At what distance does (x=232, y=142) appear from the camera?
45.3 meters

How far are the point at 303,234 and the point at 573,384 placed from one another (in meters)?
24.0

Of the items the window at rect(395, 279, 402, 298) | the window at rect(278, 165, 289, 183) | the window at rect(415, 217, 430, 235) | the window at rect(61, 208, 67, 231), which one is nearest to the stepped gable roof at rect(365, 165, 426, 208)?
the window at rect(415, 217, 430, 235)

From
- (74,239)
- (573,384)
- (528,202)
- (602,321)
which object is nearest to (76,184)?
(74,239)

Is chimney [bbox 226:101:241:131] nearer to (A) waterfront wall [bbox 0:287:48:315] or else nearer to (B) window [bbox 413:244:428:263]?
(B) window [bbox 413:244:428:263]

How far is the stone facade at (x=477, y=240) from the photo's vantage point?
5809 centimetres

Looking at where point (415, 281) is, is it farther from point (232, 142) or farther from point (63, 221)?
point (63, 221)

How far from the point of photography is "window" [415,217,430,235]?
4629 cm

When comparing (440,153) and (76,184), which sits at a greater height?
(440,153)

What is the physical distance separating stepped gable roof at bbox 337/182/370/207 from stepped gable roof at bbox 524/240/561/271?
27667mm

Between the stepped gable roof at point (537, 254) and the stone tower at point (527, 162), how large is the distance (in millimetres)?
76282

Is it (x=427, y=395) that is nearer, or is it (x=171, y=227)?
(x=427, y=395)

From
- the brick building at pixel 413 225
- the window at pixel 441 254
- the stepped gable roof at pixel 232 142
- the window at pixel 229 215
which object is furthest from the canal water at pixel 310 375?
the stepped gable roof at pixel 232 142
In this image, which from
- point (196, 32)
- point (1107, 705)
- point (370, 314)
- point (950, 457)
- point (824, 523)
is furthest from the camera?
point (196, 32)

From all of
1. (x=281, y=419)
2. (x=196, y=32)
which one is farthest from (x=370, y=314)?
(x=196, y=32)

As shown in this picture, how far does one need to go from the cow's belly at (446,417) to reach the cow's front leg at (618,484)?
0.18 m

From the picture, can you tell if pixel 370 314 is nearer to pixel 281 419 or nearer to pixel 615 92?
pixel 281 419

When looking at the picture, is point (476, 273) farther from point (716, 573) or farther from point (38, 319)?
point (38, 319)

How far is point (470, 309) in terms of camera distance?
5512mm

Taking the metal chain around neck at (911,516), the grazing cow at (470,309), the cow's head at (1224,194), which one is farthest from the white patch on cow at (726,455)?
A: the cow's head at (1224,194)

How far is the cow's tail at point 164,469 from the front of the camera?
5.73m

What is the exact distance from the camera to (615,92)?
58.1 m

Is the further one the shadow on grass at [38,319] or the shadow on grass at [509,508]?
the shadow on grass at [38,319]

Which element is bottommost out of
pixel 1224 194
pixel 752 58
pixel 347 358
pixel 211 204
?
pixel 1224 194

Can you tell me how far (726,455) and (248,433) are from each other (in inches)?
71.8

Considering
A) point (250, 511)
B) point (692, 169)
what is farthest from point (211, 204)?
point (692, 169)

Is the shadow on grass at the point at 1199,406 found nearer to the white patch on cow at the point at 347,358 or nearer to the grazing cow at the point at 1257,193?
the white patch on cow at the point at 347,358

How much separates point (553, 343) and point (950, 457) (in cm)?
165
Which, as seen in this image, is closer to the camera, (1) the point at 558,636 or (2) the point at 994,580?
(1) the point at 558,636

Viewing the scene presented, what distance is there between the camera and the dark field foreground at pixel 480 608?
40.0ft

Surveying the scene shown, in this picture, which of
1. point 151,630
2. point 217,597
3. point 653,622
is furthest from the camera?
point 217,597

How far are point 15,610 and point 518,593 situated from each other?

## Objective:
Reproduce word for word the lines of data starting with the line that contains "Surveying the scene" and going on through the final line of the data.

## Reply:
Surveying the scene shown, in this picture, which of
1. point 151,630
2. point 217,597
3. point 653,622
is furthest from the camera?
point 217,597

How far are point 15,610 and point 518,593 situated from each other?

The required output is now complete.